_Try it_: Each line of the data below goes into the copy exactly; pictures do not.

_Data excerpt_:

==========

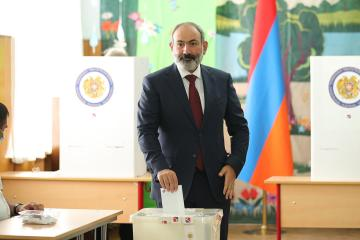 Armenian acting PM's party wins parliamentary election with 53.92% of vote -Ifax cites electoral commission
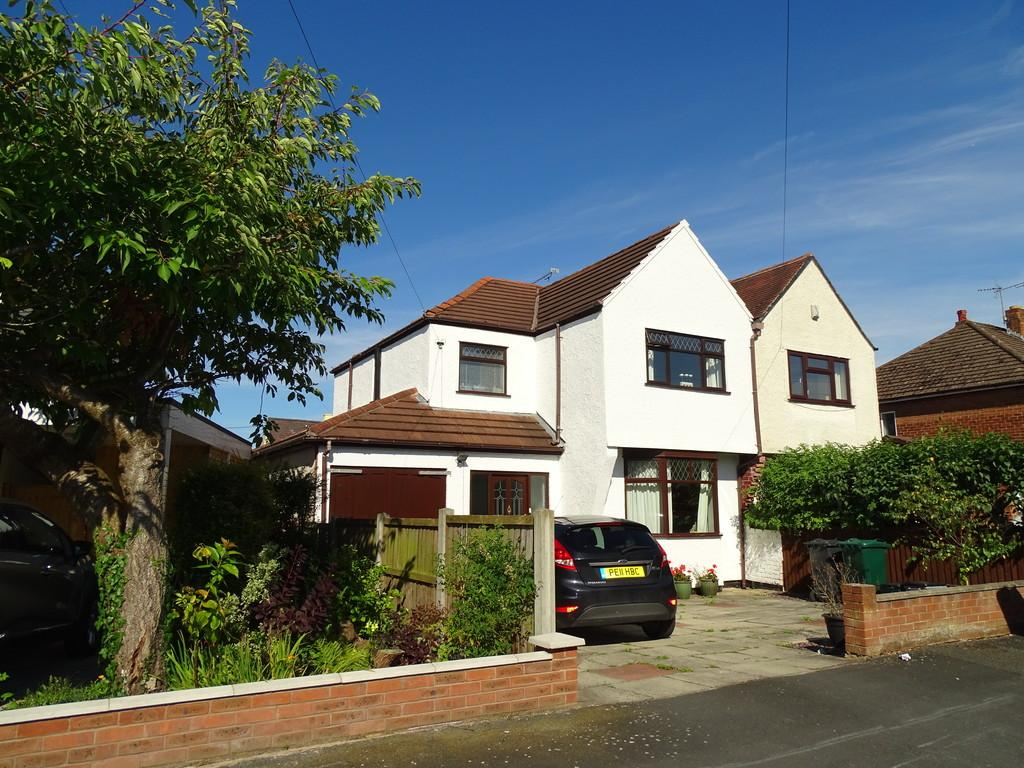 3 Bedrooms Semi Detached House for sale in Greystones Road, Great Boughton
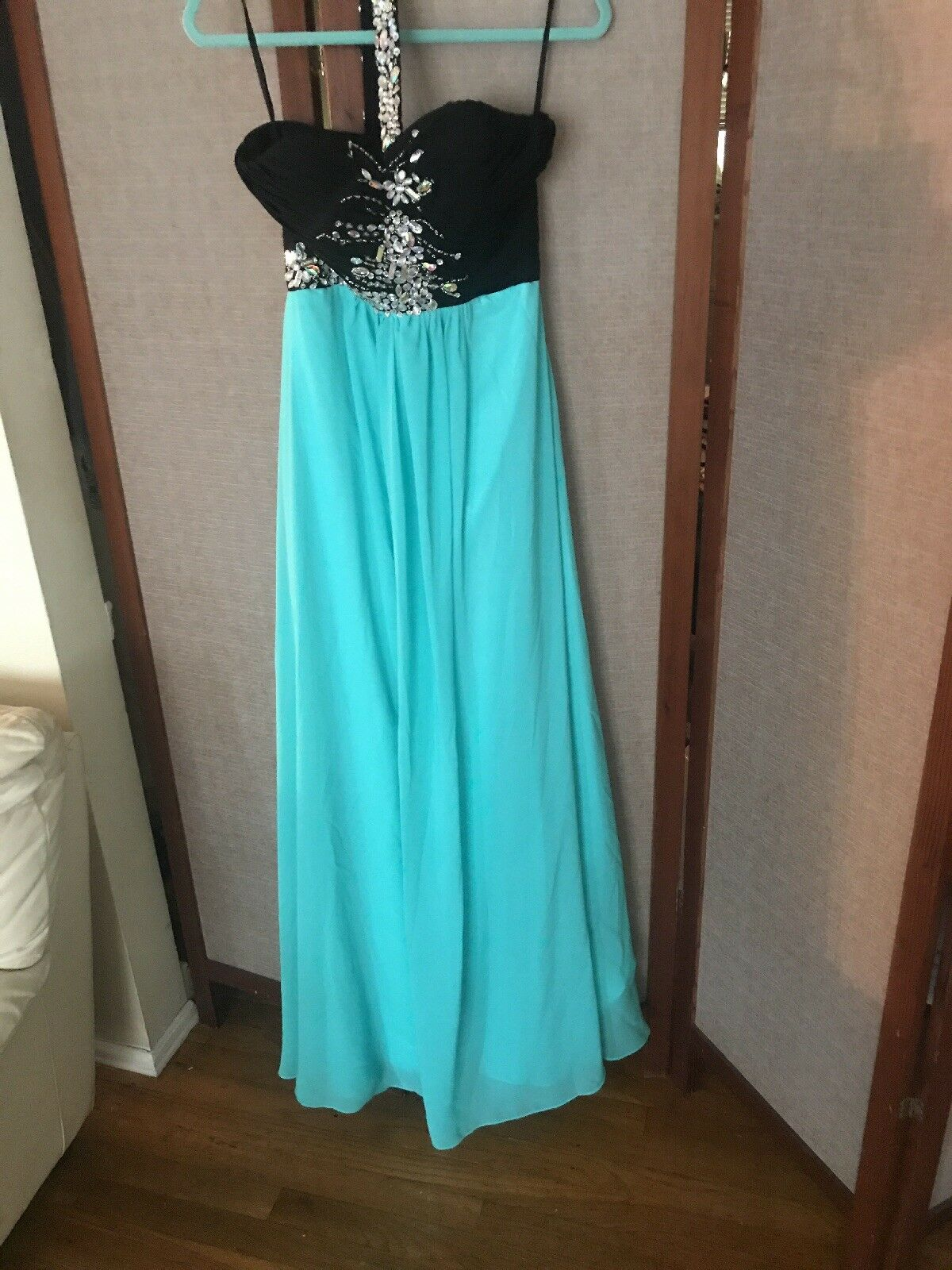 One Shoulder Evening Gown Aqua/black With Iridescent Crystals NWT size Small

==========

_Result of this exercise_:
 Armenian acting PM's party wins parliamentary election with 53.92% of vote -Ifax cites electoral commission
 3 Bedrooms Semi Detached House for sale in Greystones Road, Great Boughton
 One Shoulder Evening Gown Aqua/black With Iridescent Crystals NWT size Small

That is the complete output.